His new employer also had potential. Len moved his family back to Cleveland in March 2003, and by June, the Cavaliers used the first pick of the draft on an 18-year-old named LeBron James. The Cavaliers have since made five NBA Finals appearances, winning the title in 2016. Today's team is on the upswing again with a new core of young and talented players.
Len has always seen Ohio in a positive light.
"One of our strengths is its diversity. We have so many urban areas and three major cities, but I love also going to Amish Country to experience a slower pace. The Cuyahoga Valley National Park and Ohio's state parks are some of the best in the country to experience through all four seasons. Ohio has so much to offer."
Having lived in Philadelphia, Chicago and Minneapolis, Len also appreciates the ease of in-state travel from city to city and the reasonable cost of living.
"The secret is out about Ohio as more and more people discover our state," said Len.
Len Komoroski (middle), CEO of the Cleveland Cavaliers, celebrates the announcement of the NBA All Star Game coming to Cleveland in Feb. 2022 with Cavs Chairman Dan Gilbert (left) and NBA Commissioner Adam Silver (right).

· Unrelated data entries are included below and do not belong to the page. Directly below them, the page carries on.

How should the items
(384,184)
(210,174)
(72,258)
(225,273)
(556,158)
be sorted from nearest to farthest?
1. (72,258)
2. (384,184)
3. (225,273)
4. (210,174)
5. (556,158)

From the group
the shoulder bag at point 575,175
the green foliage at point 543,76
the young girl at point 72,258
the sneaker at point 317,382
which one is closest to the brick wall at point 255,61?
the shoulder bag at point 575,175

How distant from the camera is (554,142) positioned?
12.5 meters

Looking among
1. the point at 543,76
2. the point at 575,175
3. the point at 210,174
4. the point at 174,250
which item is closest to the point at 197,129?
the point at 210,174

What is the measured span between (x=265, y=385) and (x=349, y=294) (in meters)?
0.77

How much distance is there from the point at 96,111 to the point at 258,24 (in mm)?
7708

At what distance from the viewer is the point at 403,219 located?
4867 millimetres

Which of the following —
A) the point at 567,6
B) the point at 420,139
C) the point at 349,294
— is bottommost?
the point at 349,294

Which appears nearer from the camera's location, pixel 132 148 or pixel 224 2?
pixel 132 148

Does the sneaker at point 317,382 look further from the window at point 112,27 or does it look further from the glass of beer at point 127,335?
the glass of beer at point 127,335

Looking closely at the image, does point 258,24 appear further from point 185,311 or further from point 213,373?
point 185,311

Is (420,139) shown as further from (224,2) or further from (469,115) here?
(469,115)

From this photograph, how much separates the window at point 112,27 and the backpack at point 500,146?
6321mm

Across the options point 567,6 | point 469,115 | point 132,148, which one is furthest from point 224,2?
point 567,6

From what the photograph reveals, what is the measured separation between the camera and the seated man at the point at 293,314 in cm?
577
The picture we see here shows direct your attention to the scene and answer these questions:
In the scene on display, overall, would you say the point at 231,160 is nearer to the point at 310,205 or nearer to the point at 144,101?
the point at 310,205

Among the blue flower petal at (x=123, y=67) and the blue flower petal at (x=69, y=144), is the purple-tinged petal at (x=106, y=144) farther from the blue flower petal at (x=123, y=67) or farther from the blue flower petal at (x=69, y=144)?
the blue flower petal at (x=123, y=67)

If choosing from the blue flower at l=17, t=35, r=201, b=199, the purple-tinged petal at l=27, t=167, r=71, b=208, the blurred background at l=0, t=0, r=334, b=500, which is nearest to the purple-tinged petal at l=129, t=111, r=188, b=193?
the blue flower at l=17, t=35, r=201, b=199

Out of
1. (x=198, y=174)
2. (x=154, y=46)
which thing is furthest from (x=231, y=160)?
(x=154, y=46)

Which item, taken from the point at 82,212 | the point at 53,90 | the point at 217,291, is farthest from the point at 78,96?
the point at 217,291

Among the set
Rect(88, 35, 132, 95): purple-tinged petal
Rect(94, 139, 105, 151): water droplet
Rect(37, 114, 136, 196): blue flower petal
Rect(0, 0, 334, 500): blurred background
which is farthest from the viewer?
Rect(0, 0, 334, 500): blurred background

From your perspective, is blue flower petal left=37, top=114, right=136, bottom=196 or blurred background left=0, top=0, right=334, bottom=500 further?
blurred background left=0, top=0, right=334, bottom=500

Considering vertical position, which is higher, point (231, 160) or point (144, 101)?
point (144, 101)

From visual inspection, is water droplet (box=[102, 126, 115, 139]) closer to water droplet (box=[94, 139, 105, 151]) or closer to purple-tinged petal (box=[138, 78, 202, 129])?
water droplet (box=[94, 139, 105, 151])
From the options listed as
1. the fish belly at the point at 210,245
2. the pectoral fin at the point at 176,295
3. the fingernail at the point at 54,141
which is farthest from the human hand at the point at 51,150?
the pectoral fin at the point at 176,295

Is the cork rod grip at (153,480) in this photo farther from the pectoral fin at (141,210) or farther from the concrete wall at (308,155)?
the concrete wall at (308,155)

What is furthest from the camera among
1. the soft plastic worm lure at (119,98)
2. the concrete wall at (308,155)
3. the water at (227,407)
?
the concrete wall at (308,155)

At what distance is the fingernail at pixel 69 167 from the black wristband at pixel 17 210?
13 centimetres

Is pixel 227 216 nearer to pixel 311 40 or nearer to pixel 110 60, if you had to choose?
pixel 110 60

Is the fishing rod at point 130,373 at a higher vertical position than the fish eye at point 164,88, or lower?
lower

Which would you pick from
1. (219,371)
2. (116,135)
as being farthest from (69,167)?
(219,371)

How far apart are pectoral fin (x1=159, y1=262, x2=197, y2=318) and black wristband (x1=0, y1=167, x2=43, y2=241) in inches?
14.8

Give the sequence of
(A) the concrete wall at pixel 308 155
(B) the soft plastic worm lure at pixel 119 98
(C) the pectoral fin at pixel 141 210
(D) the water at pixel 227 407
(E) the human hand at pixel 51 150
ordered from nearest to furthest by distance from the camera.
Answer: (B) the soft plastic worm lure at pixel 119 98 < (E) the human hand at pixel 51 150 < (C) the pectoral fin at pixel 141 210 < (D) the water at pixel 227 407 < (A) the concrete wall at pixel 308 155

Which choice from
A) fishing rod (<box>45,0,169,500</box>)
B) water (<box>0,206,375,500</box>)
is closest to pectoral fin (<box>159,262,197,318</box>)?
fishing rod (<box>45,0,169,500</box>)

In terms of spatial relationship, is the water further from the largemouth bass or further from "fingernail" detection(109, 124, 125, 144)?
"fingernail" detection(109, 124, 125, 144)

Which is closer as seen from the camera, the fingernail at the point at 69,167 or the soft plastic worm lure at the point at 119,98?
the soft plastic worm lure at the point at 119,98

Big Events Shine Spotlight on Ohio
The four-straight NBA Finals appearances from 2014-17 offered billions around the world a chance to see Cleveland. The city also hosted the Republican National Convention in 2016, attracting roughly 50,000 attendees.
Len notes the many other major events hosted by Ohio that followed. Just in 2021, Ohio hosted the Rock & Roll Hall of Fame Induction, the NFL Draft, the Solheim Cup, the Pro Football Hall of Fame Induction and the NCAA Women's Volleyball Championships.
"These events are our window to the world to show off our waterfronts and all the other world-class assets. We're really proud of how people see our state."
In February 2022, Cleveland hosts the NBA All-Star Game at Rocket Mortgage FieldHouse, which will also serve as a celebration of the 75th anniversary of the league. The event is expected to bring $100 million of economic impact to northeast Ohio and offering a view of one of Ohio’s greatest assets to billions of people.
"I think people are optimistic about the present and future of our state. We have so much to look forward to. We're confident in ourselves as a place where you can live, work, learn and play, and I am excited to be a part of it," said Len.